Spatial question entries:
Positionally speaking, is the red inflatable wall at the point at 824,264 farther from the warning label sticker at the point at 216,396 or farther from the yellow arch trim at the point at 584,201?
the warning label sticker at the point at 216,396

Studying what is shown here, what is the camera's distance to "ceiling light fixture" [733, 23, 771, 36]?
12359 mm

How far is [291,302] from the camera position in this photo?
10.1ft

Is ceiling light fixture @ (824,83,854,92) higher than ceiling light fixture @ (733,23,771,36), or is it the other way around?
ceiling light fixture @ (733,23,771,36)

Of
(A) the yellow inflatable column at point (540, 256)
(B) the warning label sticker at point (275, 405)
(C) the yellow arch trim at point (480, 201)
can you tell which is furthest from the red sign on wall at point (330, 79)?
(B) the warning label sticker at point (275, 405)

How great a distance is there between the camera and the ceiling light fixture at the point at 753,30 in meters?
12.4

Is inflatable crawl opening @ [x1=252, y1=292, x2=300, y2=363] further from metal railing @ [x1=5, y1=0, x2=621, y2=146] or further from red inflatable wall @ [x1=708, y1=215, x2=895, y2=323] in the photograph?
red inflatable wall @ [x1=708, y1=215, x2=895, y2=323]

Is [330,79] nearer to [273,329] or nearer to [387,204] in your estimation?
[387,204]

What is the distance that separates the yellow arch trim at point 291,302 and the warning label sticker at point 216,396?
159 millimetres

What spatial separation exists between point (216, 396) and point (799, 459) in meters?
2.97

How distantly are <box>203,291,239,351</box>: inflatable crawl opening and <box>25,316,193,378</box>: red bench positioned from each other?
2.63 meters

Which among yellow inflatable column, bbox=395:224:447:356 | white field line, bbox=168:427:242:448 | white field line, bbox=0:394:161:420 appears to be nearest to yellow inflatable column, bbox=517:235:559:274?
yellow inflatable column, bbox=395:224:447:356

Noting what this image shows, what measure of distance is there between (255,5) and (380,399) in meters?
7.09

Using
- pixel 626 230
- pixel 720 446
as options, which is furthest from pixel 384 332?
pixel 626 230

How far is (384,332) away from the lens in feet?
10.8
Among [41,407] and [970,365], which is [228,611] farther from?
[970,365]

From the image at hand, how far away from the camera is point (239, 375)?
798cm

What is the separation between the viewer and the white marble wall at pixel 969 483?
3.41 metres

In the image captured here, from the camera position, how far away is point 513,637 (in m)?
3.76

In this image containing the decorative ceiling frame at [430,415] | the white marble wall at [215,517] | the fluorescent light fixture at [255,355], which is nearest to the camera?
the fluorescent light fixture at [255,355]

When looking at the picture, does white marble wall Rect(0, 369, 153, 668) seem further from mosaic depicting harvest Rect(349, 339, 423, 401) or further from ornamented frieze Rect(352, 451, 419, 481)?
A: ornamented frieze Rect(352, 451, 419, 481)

▸ Given problem: Reproduce the lines above word for word, from the first line through the line containing "2.63 meters", including both.

▸ Written response:
Positionally speaking, is the red inflatable wall at the point at 824,264 farther from the warning label sticker at the point at 216,396 or farther from the yellow arch trim at the point at 584,201?
the warning label sticker at the point at 216,396

Studying what is shown here, what is the camera's distance to "ceiling light fixture" [733, 23, 771, 36]?
12359 mm

How far is [291,302] from the camera position in this photo?
10.1ft

Is ceiling light fixture @ (824,83,854,92) higher than ceiling light fixture @ (733,23,771,36), or is it the other way around?
ceiling light fixture @ (733,23,771,36)

Of
(A) the yellow inflatable column at point (540, 256)
(B) the warning label sticker at point (275, 405)
(C) the yellow arch trim at point (480, 201)
can you tell which is furthest from the red sign on wall at point (330, 79)?
(B) the warning label sticker at point (275, 405)

How great a distance is there between the camera and the ceiling light fixture at the point at 753,30 in meters?
12.4

Is inflatable crawl opening @ [x1=252, y1=292, x2=300, y2=363] further from metal railing @ [x1=5, y1=0, x2=621, y2=146] or further from red inflatable wall @ [x1=708, y1=215, x2=895, y2=323] in the photograph?
red inflatable wall @ [x1=708, y1=215, x2=895, y2=323]

Is [330,79] nearer to [273,329] or nearer to [387,204] in your estimation?
[387,204]

What is the distance that separates the yellow arch trim at point 291,302 and the warning label sticker at point 216,396?
159 millimetres

What spatial separation exists between point (216, 396) and point (799, 459) in meters?
2.97

How distantly are <box>203,291,239,351</box>: inflatable crawl opening and <box>25,316,193,378</box>: red bench positioned from each other?
2.63 meters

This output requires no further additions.